One respondent in the qualitative study described the difficulties they faced finding work since they had become disabled:
“When I was in good shape, I went to the fields and worked. I worked in agriculture. Now that I cannot, I no longer go out, things have changed a lot because I cannot do what I did before…when one is good, one takes to the fields to cut the wood, to grow his crop, and brings it home… and catches fish so the family can eat….but now I am no longer able to do all this.”
In rural areas, children with disabilities were less likely to attend school (61%), compared to children without disabilities (82%). Access to education was lowest for children with physical and cognitive limitations.
People with disabilities were three times more likely to have experienced a serious health problem in the past year. They were also more likely to report being disrespected or having difficulties understanding information given to them at health centres.
The qualitative study found that for people with disabilities, the costs associated with seeking health care (e.g. transport and medication) were impoverishing and a significant source of stress. This was particularly difficult for people in rural areas because specialised health services (e.g. rehabilitation) are far away and transport costs are high.
Figure 2: Comparison of work, school and health seeking among people with and without disabilities in Guatemala
Water, Sanitation and Hygiene
Overall access to sanitation and water supplies was high (>85%) for both households with and without people with disabilities. However, people with disabilities experienced greater difficulties in accessing sanitation facilities and practicing hygienic behaviours than their peers without disabilities.
Participation restrictions, environmental barriers
Overall, people with disabilities faced greater difficulty taking part in different activities related to self-care, domestic activities, work and social life participation restrictions. They were also more likely to report that specific aspects of the environment (e.g. availability and accessibility of transport, the natural environment, format of information) were a barrier to participation in the activities that mattered to them.
Quality of life
As Figure 3 shows, self-rated quality of life was lower among people with disabilities in each of the domains measured.
Figure 3: Self-rated quality of life scores among adults with and without disabilities in Guatemala. (Lower scores denote mean lower quality of life)

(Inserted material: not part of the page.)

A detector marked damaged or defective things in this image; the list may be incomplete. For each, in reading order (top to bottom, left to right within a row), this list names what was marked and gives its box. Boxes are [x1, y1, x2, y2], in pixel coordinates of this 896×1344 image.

All the differences between people with and without disabilities reported in this article were statistically significant. You will learn more about what this means in week 3.

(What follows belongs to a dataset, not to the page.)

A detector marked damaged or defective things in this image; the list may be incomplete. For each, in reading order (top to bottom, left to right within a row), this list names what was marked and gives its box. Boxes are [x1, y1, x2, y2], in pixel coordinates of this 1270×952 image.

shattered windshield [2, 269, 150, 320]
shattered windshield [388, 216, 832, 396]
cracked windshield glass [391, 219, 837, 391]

The data highlight that disability is common in Guatemala and that there is a need for the strengthening and development of services, programmes and policies so that they are fully inclusive of people with disabilities. According to the Chief Executive of the National Disability Council of Guatemala:
Questions to consider:
“Knowing how many people with disabilities we are, makes this historically excluded sector visible on the country agenda, and focuses the State on meeting the requirements of this population. We can use these results for advocacy to promote concrete actions and the creation of programs that guarantee the rights of the population with disability living in exclusion and vulnerability.”

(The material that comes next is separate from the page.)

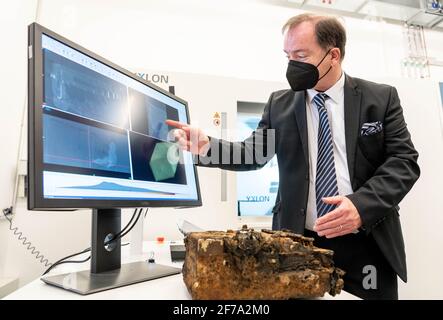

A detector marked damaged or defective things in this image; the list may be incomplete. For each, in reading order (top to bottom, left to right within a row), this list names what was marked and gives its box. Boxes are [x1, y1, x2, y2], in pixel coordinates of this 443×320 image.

corroded artifact [182, 226, 346, 298]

- What do you think the advantages and disadvantages of developing a bespoke mobile tool might have been?
- What reasons might explain the large differences in prevalence in different regions?
- Based on the findings from this study can you think of ideas for further research? Try and think of some research questions and the methods you could use. For example: Understanding the barriers children with disabilities in rural areas face in accessing school. This could be explored through a qualitative study, conducting in-depth interviews with children with disabilities, parents and teachers.
- Is there something else you want to know about the lived experiences of people with disabilities in this setting?